Task item:
Extract every line of text from the listing below and reproduce each one character for character. Leave the pictures out of your answer.

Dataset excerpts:
+++++
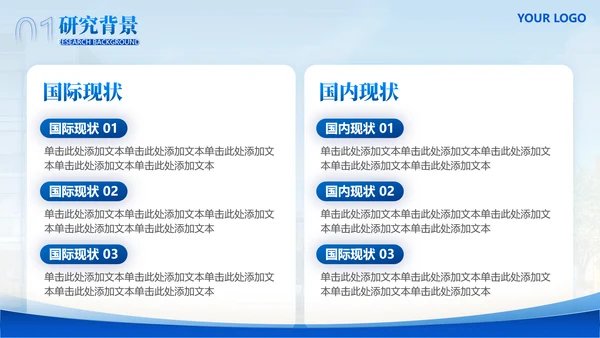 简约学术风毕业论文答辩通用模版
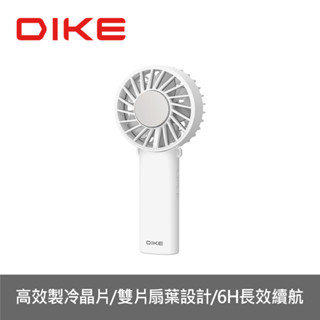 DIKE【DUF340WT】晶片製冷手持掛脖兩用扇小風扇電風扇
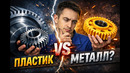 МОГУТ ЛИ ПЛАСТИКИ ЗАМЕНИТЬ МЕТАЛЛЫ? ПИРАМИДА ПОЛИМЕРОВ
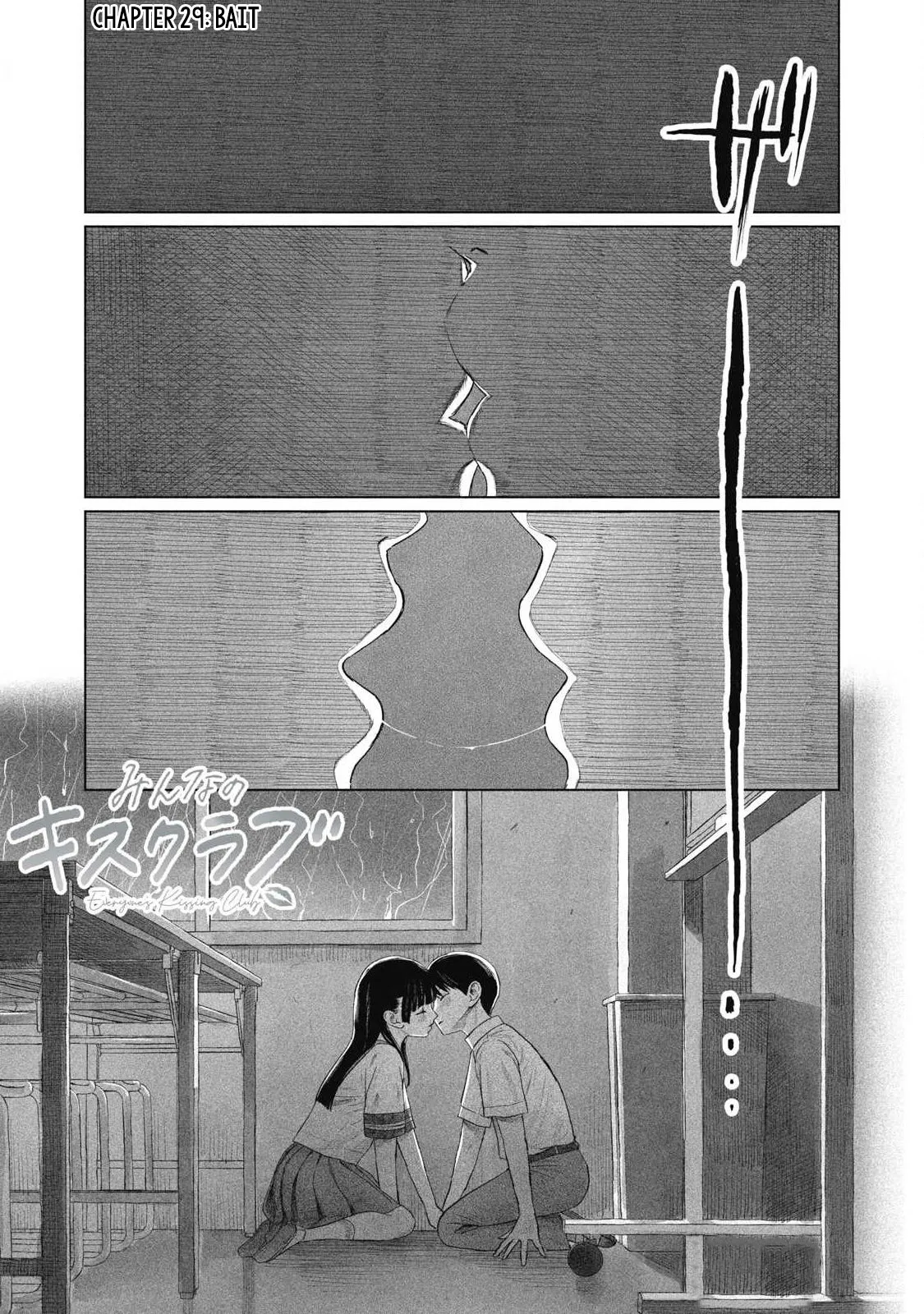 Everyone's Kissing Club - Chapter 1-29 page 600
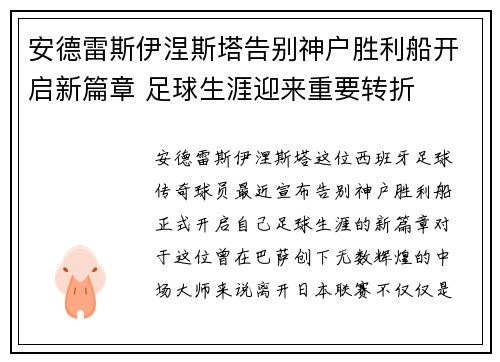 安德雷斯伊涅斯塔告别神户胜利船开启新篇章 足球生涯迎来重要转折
+++++
Finished task:
 简约学术风毕业论文答辩通用模版
 DIKE【DUF340WT】晶片製冷手持掛脖兩用扇小風扇電風扇
 МОГУТ ЛИ ПЛАСТИКИ ЗАМЕНИТЬ МЕТАЛЛЫ? ПИРАМИДА ПОЛИМЕРОВ
 Everyone's Kissing Club - Chapter 1-29 page 600
 安德雷斯伊涅斯塔告别神户胜利船开启新篇章 足球生涯迎来重要转折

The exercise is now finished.